Yup, nothing is ever fully trusted. Unfortunately, trust is a much-used word in security, and govt tends to shove it into terms of art, such as "trusted channel" or "trusted path," which show up in common criteria.
One of the major issues I have with CC is that there is a lot of hand waving in the threats and assumptions section, including the assumption that the device is being administered or used by people who aren't actively hostile or incompetent. That's an awful lot of hand waving, and then leads to a situation where in technical terms we can talk about trust, but in any meaningful way we really can't. I can provide assurances around the abilities and configuration of two devices.

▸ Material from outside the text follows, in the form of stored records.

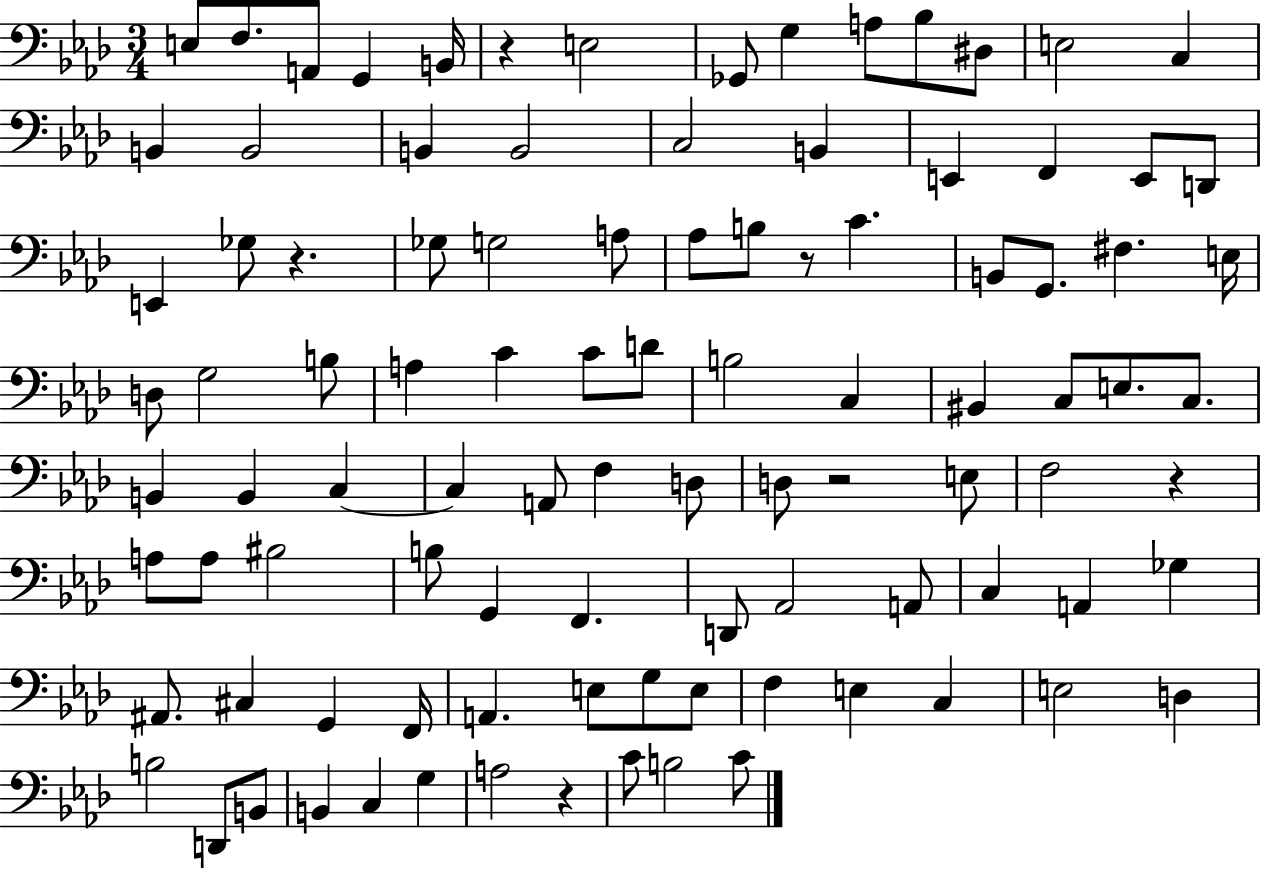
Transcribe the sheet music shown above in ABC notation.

X:1
T:Untitled
M:3/4
L:1/4
K:Ab
E,/2 F,/2 A,,/2 G,, B,,/4 z E,2 _G,,/2 G, A,/2 _B,/2 ^D,/2 E,2 C, B,, B,,2 B,, B,,2 C,2 B,, E,, F,, E,,/2 D,,/2 E,, _G,/2 z _G,/2 G,2 A,/2 _A,/2 B,/2 z/2 C B,,/2 G,,/2 ^F, E,/4 D,/2 G,2 B,/2 A, C C/2 D/2 B,2 C, ^B,, C,/2 E,/2 C,/2 B,, B,, C, C, A,,/2 F, D,/2 D,/2 z2 E,/2 F,2 z A,/2 A,/2 ^B,2 B,/2 G,, F,, D,,/2 _A,,2 A,,/2 C, A,, _G, ^A,,/2 ^C, G,, F,,/4 A,, E,/2 G,/2 E,/2 F, E, C, E,2 D, B,2 D,,/2 B,,/2 B,, C, G, A,2 z C/2 B,2 C/2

They can talk over a "trusted channel," (i.e., a cryptographicaly secure channel with authentication by certificate or PSK, between processes on two devices) and be administered by trusted path (a similarly cryptographically secure channel between a remote administrator and the device).

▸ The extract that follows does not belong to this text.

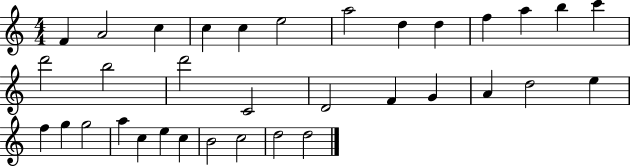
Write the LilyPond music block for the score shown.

A bad actor leveraging SSH to remotely connect to a device and do bad actor things is leveraging a "trusted path" just as much as the good actor.

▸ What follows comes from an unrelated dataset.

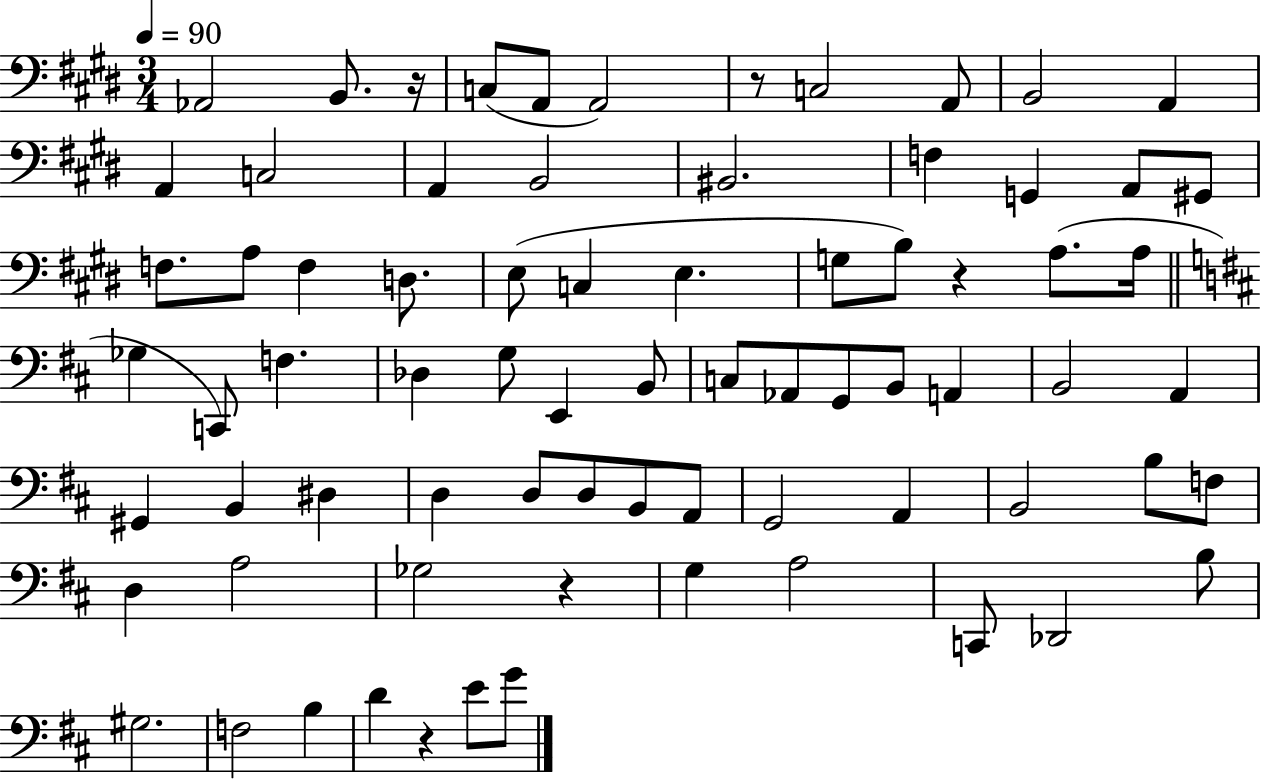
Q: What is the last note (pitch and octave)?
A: G4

So, yes, while "trust" may be a technical term/term of art, absolutely take with a grain of salt the trustworthiness of the secrecy of the communication based on factors such as strength of cryptography providing the confidentiality, integrity and authenticity of the channel, the likelihood that the endpoint (including your own) is compromised, and the likelihood that the remote terminal operator is compromised in some what (being blackmailed, actually a mole, has been replaced with someone else, etc.).
End of the day, though, "good enough" is probably usually good enough, residual risk will never be removed, and at some point you just need to live your life without being overly paranoid all the time.